Abundant Living Vol. VII, Issue 45

History serves little purpose it seems to me if not to teach and inform us about how to deal with the present age and to inspire us to prepare for and pursue a greater future. I say that as one who loves history, or more correctly loves old stories of the past as evidenced so often in these writings. While I do find myself amused by stories about the past, I also believe more than anything that they are the best source – if not the only source – for teaching us life’s most valuable lessons. It is for that very reason that we maintain historical facts and stories, otherwise we risk allowing them to become nothing more than the clutter in our attics collecting dust. In other words, do we preserve history as a means of moving us forward, or do we hang on to it simply to linger in the past?

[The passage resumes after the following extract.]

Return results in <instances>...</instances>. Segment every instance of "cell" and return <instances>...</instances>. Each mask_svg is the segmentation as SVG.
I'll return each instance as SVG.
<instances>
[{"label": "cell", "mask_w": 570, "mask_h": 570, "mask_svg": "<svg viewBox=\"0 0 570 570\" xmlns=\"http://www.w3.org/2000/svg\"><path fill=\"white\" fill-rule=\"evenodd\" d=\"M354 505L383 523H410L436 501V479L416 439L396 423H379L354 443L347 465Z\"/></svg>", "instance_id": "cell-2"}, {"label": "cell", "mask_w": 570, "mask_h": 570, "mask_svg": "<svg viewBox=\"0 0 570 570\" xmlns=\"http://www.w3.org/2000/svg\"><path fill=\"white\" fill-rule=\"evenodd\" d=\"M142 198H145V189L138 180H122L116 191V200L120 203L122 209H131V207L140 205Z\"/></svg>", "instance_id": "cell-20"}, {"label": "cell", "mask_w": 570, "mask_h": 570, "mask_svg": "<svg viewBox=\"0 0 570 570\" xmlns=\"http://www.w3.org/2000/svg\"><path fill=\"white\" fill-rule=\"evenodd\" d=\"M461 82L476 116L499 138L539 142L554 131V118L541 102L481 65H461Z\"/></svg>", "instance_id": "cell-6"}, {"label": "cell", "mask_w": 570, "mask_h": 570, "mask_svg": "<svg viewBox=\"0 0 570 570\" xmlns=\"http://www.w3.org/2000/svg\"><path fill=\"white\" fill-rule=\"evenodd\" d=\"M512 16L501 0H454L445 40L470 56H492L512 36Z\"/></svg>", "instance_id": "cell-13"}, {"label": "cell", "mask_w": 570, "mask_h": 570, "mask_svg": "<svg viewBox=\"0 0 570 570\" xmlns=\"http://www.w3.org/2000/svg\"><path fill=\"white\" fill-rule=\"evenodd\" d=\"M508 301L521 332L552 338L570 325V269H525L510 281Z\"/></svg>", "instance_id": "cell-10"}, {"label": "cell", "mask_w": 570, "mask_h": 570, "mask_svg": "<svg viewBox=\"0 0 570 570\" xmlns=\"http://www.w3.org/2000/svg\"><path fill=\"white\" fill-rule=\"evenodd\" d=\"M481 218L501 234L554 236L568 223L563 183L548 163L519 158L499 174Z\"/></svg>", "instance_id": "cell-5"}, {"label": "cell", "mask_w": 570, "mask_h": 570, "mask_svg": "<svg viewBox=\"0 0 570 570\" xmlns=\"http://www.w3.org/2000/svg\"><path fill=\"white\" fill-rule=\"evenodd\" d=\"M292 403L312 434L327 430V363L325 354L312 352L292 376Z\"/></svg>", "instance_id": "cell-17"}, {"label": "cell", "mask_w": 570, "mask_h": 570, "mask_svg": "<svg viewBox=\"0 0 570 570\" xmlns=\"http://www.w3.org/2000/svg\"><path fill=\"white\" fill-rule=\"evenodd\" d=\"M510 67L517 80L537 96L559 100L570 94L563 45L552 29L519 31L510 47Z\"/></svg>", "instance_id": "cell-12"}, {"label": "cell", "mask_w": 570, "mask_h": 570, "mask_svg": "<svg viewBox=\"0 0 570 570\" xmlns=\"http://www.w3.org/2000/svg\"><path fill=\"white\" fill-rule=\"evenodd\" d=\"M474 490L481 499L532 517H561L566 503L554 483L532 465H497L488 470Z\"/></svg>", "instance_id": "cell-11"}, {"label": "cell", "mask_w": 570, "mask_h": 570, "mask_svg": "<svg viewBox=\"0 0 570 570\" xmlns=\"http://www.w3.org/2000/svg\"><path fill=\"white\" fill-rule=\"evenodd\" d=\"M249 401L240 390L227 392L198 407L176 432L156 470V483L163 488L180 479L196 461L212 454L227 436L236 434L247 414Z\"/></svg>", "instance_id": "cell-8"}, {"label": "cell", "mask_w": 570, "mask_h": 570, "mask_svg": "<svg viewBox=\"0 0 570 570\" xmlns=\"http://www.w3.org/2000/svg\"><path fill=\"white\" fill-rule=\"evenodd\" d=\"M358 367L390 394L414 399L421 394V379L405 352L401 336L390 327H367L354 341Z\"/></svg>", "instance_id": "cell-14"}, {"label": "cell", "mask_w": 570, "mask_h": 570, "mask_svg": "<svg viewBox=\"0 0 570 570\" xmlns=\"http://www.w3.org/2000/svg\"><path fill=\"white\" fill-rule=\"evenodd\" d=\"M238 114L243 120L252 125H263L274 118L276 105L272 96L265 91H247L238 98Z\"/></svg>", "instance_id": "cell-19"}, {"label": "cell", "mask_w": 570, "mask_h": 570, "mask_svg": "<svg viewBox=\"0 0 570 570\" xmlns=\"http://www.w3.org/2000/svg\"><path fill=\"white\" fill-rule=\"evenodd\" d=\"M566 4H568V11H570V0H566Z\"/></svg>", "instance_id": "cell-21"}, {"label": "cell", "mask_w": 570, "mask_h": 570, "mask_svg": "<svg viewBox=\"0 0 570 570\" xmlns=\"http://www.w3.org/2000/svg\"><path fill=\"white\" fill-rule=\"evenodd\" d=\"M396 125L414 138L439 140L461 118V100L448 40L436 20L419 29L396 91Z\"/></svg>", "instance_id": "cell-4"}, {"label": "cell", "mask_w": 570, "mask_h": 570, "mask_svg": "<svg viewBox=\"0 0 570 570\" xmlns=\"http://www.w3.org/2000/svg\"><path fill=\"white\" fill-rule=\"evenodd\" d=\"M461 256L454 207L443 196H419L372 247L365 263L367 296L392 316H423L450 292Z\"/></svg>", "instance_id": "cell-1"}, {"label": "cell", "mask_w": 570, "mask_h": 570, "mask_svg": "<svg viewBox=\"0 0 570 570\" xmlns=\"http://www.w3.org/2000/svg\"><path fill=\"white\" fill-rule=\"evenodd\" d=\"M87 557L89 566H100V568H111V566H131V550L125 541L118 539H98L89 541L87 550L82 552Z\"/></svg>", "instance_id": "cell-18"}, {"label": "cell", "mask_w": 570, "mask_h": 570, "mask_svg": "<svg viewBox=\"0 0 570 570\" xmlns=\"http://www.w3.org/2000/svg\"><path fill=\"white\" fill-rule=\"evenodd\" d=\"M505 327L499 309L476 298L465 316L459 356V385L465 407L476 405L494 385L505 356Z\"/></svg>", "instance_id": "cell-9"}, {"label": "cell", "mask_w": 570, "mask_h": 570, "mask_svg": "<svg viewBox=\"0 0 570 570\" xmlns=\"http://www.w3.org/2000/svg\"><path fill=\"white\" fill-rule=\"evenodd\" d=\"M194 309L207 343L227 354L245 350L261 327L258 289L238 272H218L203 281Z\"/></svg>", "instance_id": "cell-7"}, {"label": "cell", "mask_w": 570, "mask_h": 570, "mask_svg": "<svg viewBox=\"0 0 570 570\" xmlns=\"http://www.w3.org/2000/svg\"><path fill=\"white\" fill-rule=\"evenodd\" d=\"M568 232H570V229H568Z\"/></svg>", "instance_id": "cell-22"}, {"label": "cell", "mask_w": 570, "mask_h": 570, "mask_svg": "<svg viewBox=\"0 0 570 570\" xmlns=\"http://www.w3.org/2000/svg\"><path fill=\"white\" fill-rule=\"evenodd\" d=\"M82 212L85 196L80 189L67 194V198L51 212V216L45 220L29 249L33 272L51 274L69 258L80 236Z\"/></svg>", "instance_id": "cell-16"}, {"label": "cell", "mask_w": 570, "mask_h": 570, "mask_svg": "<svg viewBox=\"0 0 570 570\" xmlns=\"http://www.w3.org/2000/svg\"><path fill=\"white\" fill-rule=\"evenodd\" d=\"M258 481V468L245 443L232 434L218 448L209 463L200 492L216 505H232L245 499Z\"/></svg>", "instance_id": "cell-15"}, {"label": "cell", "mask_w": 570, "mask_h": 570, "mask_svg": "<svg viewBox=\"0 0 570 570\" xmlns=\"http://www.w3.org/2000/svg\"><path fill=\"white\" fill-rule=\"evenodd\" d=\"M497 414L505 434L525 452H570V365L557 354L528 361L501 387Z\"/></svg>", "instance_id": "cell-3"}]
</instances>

We came face to face with that very question last week when in the process of unpacking boxes in our new home we came across two beautiful specially designed commemorative plates that had once adorned the walls of my parent’s home. Sentimental though they are to me, they’re really part of my parents’ story, not my own, besides the fact that there is no place for them in our home except to be stored in the attic. What to do? Then a pastor friend reminded us of the Biblical story of the Transfiguration when Peter, James and John ascended the mountain with Jesus and witnessed him in his glory. So overcome were they that Peter suggested they should stay there, but Jesus demanded that they return; for to have stayed would not have carried the “story” forward.

Would hanging on to those commemorative plates really benefit our lives and the lives of others moving forward, or would we simply be clinging to by-gone days? Pondering that question did not take long after what the pastor said. Soon it was settled, the plates should go.

Had Peter, James and John remained on the mountain the world might have been deprived the message of the Gospel. But through them it lived on. Likewise, had we clung to those plates they would have simply collected dust in the attic. Instead the lessons learned from my parents’ story will pass on through our own living, and that’s what really matters.